| EXERCISE REQUIREMENTS |
Put only the lines below from the one containing "What is the exact" down to the one containing "2264 centimetres", both included, into a Markdown table with a Row column holding the row number and a Line column holding the line. Leave out blank lines and pictures.
## START SUPPLIED DATA
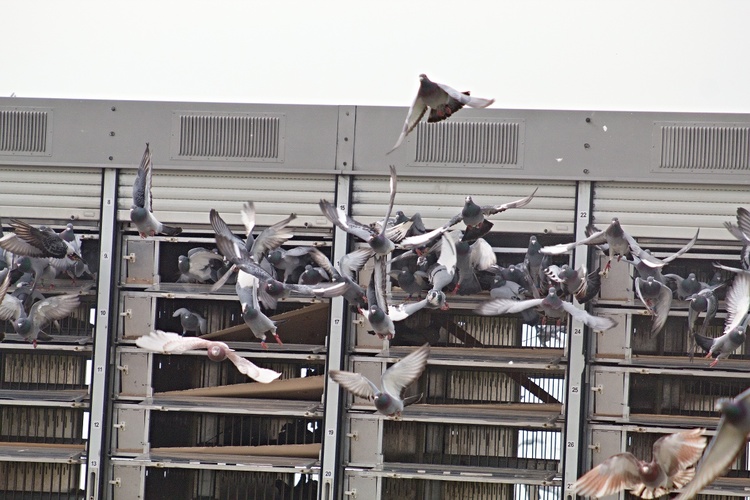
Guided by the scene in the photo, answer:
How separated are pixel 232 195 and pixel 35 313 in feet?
3.39

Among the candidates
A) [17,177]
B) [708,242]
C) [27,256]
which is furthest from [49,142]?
[708,242]

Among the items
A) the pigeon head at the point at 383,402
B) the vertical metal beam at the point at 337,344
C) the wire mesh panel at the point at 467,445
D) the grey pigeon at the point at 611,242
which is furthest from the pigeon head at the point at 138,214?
the grey pigeon at the point at 611,242

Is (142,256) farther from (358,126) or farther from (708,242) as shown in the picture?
(708,242)

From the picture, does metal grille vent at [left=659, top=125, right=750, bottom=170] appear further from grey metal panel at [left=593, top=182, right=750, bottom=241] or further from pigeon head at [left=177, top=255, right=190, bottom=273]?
pigeon head at [left=177, top=255, right=190, bottom=273]

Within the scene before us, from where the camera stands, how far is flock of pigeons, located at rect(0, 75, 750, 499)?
4418 millimetres

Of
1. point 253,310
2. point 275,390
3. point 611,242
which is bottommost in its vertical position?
point 275,390

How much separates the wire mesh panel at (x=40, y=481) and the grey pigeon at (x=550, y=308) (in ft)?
6.96

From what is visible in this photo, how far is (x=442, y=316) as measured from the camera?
496 cm

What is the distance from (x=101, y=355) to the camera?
4867 mm

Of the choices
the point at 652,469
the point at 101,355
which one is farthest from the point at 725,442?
the point at 101,355

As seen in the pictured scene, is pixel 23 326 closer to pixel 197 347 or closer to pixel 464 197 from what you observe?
pixel 197 347

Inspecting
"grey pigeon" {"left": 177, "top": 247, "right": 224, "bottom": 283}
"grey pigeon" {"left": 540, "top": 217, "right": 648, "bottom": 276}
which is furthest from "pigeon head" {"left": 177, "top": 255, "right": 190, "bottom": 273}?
"grey pigeon" {"left": 540, "top": 217, "right": 648, "bottom": 276}

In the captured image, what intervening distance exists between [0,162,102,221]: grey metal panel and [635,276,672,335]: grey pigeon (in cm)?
249

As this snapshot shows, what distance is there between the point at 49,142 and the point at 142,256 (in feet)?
2.26
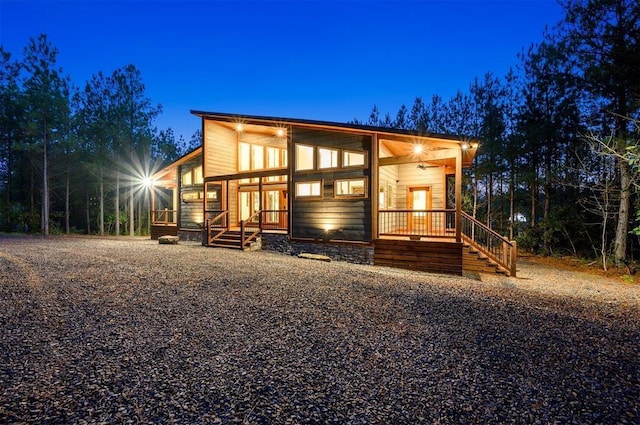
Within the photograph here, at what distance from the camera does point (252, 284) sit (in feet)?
20.8

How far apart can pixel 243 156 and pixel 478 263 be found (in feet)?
40.2

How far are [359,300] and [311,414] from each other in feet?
10.4

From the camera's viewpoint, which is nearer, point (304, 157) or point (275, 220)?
point (304, 157)

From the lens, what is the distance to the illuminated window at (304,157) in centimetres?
1230

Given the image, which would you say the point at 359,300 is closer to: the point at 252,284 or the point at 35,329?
the point at 252,284

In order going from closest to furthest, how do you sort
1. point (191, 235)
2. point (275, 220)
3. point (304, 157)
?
point (304, 157) → point (275, 220) → point (191, 235)

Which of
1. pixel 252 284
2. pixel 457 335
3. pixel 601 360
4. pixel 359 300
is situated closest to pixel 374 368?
pixel 457 335

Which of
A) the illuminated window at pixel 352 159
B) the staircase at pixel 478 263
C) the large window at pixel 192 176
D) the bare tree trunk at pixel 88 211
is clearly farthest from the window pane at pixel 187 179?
the bare tree trunk at pixel 88 211

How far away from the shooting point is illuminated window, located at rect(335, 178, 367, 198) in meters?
10.8

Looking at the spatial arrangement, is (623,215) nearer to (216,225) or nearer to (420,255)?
(420,255)

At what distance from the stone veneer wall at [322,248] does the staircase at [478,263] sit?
10.9ft

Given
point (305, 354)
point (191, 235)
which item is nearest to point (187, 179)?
point (191, 235)

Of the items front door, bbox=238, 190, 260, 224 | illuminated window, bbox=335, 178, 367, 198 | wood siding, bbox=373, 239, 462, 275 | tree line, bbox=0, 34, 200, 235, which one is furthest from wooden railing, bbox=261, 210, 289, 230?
tree line, bbox=0, 34, 200, 235

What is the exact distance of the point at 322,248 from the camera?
11617 millimetres
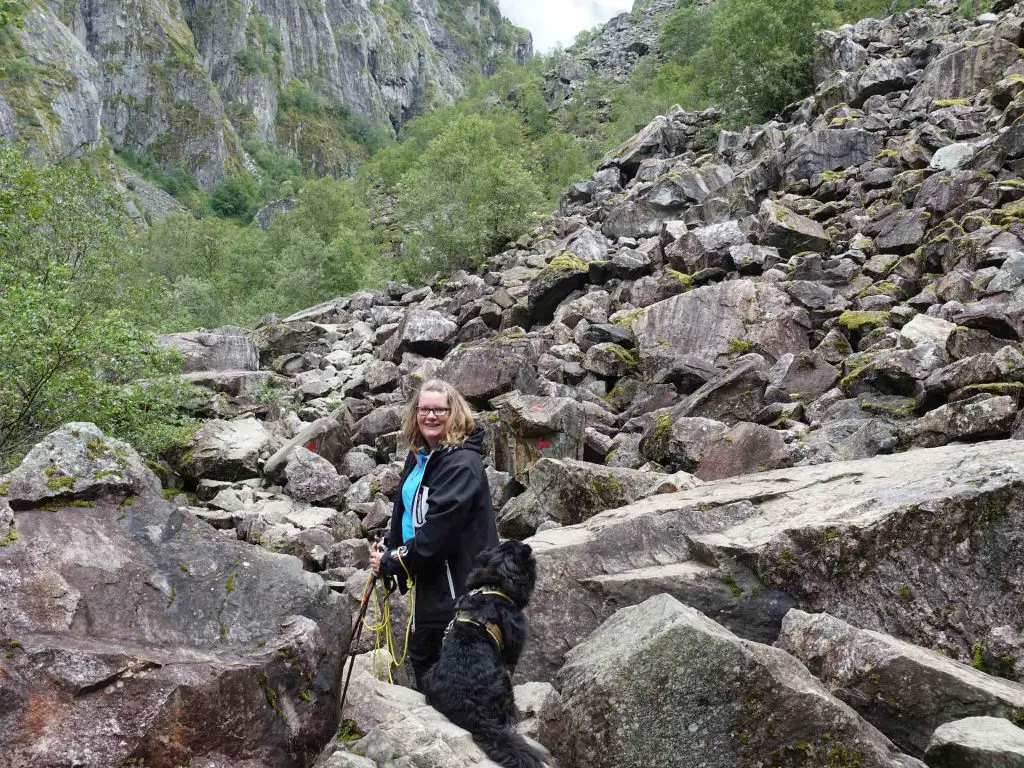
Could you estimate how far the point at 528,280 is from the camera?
2264 centimetres

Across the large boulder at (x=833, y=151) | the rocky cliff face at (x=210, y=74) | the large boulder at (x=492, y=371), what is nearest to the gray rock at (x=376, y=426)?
the large boulder at (x=492, y=371)

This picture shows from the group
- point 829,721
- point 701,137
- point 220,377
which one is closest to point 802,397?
point 829,721

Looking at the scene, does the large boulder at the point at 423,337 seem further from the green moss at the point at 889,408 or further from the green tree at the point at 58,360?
the green moss at the point at 889,408

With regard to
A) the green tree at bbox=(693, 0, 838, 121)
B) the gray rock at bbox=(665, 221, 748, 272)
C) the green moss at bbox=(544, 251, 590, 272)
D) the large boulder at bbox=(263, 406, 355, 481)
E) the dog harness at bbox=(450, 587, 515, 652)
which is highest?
the green tree at bbox=(693, 0, 838, 121)

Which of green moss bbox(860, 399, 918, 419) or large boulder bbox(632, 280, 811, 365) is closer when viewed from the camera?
green moss bbox(860, 399, 918, 419)

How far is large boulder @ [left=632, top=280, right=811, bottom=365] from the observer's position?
13891mm

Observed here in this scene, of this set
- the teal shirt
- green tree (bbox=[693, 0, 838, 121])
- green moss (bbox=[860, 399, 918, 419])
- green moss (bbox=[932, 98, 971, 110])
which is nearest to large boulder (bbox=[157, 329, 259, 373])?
green moss (bbox=[860, 399, 918, 419])

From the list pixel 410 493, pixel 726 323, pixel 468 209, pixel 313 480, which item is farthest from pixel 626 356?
pixel 468 209

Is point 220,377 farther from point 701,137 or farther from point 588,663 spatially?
point 701,137

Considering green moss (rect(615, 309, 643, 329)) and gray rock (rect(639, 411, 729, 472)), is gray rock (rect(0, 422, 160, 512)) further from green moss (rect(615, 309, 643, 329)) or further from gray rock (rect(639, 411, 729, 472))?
green moss (rect(615, 309, 643, 329))

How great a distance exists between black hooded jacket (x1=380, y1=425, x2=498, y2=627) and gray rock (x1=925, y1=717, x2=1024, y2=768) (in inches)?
100

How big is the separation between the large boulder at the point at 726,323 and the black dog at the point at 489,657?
1070 cm

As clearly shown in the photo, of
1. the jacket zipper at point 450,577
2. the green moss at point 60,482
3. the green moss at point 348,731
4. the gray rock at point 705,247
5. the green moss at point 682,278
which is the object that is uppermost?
the gray rock at point 705,247

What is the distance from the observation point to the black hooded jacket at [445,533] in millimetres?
4039
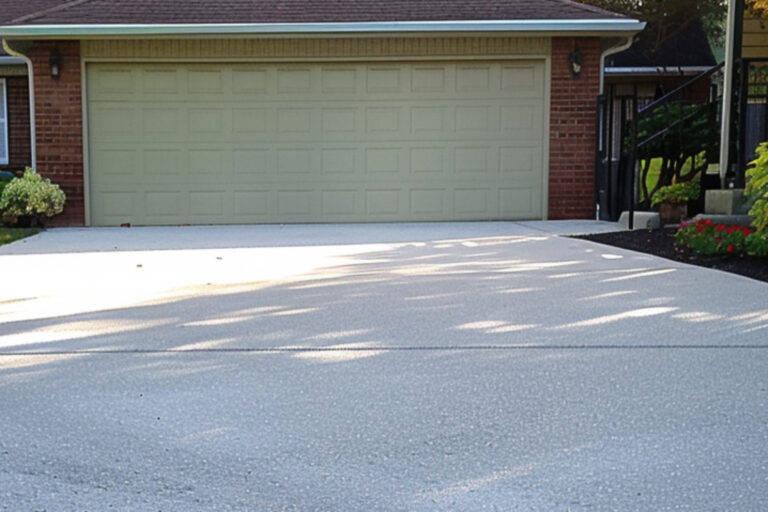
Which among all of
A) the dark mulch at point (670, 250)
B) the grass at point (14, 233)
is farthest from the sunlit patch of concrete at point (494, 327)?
the grass at point (14, 233)

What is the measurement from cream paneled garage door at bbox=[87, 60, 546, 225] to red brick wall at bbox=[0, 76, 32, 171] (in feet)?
10.9

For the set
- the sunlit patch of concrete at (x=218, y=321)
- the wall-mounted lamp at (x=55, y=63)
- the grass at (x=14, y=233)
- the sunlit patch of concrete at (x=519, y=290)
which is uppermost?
## END SUPPLIED DATA
| SOLUTION TO THE PROBLEM |
| Row | Line |
|---|---|
| 1 | What is the exact distance of the point at 322,248 from the camera? |
| 2 | 11617 millimetres |
| 3 | Could you estimate how far the point at 528,280 is from the camera? |
| 4 | 2264 centimetres |